You can block targeted ads from “About Ads” providers at www.aboutads.info/choices or “European Interactive Digital Advertising Alliance” providers at www.youronlinechoices.com/pl/twojewybory. The block should be set for each browser. It will remain in effect until you remove cookies from your browser.
If you do not want your data to be used for marketing purposes, please contact us at gdpr@profitroom.com
How to manage cookies?
You can manage your cookie settings via the cookie banner available on the Website.
Except for the cookies necessary for the website operation, we only use cookies with the user’s consent. At any time, you can go to the browser settings to disable cookies, delete any cookies already stored or modify the option of storing them on your device or by cookie baner. Remember that changing your browser settings by disabling or limiting the possibility of storing cookies may limit the functionality of websites or applications.
In the menu bar of each web browser, go to the “Help” section to find information on how to manage cookie settings. Below you will find details about how to manage cookie settings in the most popular browsers:
● Edge
● Chrome
● Safari
● Firefox
Additional important information concerning Website operation:
Location
You can consent to the use of location data in your browser, application or device settings. We use this feature to provide you with information such as the location of the nearest fitness club or to display personalised ads and offers based on your location.

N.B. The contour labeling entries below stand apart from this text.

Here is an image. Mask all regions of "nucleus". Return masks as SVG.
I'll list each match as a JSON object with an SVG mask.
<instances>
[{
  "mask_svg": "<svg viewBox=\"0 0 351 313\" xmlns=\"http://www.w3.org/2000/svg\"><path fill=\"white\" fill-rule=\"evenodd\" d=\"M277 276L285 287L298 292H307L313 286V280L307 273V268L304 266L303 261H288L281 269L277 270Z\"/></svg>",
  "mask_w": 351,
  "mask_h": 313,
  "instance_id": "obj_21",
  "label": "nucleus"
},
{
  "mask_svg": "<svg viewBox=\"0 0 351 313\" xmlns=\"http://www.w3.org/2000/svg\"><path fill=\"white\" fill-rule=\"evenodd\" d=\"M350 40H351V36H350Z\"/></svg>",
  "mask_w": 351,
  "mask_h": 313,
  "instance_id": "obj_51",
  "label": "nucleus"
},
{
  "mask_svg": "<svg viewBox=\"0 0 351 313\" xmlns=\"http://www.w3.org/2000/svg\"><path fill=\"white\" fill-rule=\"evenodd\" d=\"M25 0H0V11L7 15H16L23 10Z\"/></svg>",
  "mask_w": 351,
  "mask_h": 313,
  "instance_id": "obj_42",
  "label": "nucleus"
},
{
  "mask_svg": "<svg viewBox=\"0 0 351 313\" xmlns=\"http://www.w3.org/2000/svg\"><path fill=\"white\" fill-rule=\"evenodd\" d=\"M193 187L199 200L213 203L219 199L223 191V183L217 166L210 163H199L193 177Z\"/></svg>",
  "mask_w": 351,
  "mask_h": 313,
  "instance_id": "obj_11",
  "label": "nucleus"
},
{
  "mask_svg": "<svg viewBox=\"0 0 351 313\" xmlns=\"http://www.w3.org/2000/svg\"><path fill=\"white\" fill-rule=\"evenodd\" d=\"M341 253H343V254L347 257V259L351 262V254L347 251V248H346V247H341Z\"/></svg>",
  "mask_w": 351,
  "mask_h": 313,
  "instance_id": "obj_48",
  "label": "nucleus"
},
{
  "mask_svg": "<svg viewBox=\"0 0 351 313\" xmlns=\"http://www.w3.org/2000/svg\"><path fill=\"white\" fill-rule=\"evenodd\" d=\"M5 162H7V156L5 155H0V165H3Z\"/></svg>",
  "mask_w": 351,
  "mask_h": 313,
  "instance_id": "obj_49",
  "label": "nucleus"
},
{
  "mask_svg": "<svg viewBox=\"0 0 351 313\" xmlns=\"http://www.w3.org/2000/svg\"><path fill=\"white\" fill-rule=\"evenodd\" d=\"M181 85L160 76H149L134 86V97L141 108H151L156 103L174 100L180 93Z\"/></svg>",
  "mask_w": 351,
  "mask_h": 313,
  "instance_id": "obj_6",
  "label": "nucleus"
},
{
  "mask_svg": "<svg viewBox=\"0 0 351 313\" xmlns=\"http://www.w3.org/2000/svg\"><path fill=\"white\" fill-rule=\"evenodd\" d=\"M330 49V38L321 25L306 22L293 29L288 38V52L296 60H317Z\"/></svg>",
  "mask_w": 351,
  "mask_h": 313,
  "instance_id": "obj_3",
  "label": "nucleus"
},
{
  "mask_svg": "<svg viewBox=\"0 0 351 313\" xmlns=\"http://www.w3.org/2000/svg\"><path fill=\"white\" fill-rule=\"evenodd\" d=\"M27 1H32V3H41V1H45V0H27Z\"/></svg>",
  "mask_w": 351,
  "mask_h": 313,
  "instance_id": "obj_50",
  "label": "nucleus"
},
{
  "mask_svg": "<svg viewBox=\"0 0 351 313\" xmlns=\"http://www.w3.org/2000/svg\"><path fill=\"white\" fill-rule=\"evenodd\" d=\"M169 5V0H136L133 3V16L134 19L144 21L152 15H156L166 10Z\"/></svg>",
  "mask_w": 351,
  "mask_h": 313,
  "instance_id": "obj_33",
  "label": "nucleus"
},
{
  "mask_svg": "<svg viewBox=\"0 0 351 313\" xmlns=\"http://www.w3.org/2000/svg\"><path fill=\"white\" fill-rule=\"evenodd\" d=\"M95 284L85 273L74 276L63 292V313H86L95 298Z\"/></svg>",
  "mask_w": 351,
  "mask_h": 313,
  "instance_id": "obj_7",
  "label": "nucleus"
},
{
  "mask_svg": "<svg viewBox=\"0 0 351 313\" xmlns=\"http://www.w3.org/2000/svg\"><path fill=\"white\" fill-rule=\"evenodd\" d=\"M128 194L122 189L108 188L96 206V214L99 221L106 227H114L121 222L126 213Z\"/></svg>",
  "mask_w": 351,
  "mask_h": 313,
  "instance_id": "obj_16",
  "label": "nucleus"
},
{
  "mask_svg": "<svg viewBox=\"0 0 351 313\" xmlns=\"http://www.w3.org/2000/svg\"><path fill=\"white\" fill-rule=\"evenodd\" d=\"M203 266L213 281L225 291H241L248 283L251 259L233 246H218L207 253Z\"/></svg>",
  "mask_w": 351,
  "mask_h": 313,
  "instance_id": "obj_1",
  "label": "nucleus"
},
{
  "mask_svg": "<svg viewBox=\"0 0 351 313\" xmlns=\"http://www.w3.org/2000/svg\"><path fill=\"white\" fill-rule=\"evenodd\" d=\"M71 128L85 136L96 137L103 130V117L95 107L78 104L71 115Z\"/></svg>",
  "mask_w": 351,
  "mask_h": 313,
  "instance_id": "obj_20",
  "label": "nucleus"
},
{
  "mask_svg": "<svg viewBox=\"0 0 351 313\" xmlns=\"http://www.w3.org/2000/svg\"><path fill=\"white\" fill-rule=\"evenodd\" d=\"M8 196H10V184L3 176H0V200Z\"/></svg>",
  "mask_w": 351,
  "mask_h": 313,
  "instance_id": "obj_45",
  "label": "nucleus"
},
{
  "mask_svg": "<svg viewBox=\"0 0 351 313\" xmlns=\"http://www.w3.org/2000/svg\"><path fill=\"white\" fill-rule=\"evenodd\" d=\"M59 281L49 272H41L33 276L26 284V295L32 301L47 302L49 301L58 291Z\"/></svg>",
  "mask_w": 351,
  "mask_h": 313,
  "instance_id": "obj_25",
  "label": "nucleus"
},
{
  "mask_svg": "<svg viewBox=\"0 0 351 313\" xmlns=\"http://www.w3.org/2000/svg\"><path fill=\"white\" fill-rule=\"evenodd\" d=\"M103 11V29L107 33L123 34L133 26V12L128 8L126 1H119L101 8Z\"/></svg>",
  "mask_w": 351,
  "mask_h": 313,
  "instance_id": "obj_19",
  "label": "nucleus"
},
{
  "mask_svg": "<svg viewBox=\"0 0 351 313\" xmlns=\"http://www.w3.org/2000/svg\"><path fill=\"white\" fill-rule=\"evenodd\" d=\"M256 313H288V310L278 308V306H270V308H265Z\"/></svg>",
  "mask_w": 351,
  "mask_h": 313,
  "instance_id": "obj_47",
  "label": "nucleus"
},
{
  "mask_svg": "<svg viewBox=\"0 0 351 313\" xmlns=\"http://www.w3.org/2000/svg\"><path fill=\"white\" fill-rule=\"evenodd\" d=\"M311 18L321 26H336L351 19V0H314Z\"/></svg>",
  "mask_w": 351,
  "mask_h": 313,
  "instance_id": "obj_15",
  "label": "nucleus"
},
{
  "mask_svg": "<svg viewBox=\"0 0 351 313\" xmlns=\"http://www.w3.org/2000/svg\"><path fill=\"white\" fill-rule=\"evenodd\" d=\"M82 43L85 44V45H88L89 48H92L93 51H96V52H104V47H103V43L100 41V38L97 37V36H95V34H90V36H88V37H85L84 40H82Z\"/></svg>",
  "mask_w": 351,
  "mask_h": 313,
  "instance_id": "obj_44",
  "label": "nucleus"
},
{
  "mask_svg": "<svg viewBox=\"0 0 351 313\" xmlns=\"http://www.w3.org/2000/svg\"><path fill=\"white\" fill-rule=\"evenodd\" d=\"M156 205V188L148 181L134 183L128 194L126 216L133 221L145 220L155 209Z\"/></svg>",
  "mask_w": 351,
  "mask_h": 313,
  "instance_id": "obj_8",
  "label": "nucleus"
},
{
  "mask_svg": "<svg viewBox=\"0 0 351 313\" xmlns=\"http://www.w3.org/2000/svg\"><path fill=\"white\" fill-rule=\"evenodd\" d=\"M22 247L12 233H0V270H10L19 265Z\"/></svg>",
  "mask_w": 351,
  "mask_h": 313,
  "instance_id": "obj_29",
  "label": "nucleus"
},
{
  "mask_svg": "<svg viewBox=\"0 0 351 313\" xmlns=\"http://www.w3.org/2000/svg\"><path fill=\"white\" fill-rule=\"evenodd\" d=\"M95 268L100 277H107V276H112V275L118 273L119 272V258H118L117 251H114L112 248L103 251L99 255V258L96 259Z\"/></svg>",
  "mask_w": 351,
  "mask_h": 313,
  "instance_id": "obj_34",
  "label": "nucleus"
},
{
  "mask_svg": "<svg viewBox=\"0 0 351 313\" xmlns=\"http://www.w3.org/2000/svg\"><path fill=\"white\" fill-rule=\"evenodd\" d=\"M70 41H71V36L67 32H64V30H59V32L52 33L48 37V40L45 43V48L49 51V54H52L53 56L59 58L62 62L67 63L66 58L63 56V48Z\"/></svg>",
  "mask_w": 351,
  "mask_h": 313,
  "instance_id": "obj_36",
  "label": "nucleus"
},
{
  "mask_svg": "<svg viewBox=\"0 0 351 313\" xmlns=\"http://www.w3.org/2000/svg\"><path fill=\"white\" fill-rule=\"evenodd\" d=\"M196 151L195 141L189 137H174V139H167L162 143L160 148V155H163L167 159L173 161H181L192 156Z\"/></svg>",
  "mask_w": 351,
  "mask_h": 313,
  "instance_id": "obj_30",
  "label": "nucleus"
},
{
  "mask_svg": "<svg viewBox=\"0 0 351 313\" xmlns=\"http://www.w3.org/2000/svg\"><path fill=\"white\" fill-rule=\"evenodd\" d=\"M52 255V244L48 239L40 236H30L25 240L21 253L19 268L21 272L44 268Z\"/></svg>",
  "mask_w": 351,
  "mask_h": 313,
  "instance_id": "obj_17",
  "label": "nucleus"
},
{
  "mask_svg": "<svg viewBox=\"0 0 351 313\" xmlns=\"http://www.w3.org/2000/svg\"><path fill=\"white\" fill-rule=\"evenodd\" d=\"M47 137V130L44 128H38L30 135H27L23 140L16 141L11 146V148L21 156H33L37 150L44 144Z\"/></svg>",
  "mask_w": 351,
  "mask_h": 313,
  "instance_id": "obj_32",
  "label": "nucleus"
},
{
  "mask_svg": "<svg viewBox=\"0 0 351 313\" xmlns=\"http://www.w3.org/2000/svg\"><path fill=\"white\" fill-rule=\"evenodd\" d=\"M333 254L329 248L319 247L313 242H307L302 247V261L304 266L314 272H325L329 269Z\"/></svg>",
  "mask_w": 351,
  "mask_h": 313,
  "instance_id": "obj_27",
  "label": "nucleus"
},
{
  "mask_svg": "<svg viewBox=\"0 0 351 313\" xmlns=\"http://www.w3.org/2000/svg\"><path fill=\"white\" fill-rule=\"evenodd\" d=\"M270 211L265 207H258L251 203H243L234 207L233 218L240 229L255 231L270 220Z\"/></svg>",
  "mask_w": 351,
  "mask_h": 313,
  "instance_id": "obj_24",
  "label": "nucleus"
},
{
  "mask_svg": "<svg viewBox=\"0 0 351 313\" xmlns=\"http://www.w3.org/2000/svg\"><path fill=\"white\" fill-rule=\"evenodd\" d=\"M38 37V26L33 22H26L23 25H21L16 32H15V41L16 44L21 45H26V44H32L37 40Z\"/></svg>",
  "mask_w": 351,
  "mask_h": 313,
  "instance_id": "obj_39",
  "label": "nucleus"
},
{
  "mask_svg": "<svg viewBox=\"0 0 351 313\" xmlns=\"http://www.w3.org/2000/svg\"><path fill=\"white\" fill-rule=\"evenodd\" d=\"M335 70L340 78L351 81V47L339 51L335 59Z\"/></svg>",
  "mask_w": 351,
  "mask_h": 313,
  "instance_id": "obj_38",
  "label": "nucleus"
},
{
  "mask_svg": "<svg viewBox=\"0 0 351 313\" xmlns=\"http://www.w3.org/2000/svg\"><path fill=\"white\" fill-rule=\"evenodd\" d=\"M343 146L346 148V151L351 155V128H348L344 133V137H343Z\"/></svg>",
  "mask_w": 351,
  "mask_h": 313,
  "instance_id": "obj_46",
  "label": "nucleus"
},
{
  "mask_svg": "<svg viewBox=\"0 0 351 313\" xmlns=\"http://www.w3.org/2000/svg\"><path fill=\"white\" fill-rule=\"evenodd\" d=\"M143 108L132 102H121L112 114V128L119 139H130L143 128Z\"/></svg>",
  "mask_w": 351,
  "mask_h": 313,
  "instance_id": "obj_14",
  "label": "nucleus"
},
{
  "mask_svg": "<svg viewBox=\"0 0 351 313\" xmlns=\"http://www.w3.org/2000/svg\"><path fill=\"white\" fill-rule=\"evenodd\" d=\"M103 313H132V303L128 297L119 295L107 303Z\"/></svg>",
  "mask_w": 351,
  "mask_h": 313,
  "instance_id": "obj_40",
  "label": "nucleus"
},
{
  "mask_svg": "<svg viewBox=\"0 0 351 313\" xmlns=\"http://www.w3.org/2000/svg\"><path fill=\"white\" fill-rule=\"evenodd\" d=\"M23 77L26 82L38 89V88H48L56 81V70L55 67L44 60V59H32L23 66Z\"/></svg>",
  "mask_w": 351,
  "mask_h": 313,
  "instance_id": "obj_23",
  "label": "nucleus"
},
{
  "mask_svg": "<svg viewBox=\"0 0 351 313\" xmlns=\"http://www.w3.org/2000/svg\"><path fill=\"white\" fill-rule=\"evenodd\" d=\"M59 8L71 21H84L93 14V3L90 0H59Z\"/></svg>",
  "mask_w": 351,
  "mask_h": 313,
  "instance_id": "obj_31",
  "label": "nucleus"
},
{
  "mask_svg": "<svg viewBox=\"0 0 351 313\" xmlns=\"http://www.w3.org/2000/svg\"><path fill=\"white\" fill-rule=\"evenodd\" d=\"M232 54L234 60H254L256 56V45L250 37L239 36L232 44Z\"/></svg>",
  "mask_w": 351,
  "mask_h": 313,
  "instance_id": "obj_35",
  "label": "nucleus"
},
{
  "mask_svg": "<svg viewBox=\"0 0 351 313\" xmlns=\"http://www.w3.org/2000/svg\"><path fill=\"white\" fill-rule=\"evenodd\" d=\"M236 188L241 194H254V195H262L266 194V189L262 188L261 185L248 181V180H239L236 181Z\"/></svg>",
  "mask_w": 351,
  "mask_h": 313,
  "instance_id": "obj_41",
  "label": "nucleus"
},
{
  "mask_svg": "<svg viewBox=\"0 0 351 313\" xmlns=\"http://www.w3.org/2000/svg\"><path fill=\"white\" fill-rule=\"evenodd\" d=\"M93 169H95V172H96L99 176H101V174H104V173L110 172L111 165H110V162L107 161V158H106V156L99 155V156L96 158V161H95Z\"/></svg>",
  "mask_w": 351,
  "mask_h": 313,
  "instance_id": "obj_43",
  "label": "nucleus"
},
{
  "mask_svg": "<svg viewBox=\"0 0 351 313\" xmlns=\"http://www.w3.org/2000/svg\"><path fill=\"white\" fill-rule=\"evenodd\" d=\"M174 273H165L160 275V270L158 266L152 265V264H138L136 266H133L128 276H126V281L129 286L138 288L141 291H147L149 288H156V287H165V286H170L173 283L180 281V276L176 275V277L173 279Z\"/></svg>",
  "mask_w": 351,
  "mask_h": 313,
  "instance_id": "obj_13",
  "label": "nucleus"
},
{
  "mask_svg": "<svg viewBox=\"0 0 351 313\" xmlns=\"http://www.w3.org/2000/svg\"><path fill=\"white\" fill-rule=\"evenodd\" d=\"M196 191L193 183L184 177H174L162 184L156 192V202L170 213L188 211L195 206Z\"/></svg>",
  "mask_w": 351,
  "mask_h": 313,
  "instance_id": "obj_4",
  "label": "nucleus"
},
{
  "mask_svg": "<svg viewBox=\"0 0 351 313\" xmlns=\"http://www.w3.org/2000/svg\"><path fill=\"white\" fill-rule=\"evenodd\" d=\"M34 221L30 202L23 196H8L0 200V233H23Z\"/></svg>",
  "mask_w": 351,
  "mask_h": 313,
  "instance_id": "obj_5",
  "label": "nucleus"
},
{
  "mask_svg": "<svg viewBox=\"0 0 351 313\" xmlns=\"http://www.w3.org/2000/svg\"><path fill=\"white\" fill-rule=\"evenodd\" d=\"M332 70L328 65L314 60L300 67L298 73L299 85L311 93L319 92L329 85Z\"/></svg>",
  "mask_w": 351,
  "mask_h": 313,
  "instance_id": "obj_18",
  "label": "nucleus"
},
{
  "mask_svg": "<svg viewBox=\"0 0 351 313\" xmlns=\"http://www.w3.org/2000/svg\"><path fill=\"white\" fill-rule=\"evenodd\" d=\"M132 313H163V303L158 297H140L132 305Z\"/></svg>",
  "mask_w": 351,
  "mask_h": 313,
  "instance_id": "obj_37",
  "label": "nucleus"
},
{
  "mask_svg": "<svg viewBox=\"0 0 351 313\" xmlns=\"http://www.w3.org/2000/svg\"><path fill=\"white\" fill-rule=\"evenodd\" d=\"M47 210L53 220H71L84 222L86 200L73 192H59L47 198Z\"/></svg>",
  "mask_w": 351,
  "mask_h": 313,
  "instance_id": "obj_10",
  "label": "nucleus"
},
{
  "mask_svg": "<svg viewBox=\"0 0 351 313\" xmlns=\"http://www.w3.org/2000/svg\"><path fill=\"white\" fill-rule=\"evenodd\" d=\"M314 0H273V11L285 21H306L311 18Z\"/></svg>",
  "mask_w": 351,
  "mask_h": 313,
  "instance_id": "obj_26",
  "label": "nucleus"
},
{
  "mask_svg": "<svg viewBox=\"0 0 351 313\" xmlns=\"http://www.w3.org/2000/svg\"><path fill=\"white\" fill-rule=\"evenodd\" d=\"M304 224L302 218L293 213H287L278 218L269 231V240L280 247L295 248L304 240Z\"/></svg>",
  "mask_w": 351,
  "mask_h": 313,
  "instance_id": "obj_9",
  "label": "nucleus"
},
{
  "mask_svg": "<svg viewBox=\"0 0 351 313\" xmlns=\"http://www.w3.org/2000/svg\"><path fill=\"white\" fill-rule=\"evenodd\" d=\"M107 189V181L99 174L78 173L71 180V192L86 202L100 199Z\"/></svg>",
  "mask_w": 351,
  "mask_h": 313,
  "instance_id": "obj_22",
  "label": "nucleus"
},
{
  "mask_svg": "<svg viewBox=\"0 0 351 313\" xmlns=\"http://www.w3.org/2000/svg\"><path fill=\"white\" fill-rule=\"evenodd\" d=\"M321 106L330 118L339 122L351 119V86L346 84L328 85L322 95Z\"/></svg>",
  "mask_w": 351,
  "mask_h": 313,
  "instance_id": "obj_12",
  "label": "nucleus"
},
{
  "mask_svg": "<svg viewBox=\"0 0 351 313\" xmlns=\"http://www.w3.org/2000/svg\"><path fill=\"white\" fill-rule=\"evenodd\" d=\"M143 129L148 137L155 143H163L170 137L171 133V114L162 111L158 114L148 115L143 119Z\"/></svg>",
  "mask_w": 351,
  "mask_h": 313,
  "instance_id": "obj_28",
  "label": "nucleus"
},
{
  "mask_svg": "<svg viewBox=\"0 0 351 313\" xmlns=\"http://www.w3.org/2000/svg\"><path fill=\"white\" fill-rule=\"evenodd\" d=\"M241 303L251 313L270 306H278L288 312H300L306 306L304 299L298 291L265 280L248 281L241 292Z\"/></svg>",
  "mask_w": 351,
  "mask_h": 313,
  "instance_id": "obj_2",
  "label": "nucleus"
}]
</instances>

How do I turn off location sharing?
You can turn off location sharing using the application, device or browser settings:
● Edge
● Chrome
● Safari
● Firefox
5. FINAL PROVISIONS
Any disputes or claims arising from or in connection with the implementation of the Privacy Policy shall be subject to the jurisdiction of Poland, and the local jurisdiction of the court is
determined for our headquarters, subject to the provisions of the consumer's or data subject's applicable law. In this case, these provisions apply and this provision is excluded.
In case of a dispute, it can be resolved amicably and this allows for the resolution of disputes through the Internet using ADR entities (entities entitled to amicable dispute resolution). The platform is available at: http://ec.europa.eu/consumers/odr/.
We reserve the right to change the Privacy Policy by publishing a new content of the Privacy Policy on the Website, which shall be effective on the date specified therein. In addition, we reserve the right to update the list of cookies on an ongoing basis.
In the event of any change and/or invalidation of any of the provisions of the Privacy Policy as a result of a final court ruling, the remaining provisions shall remain in force.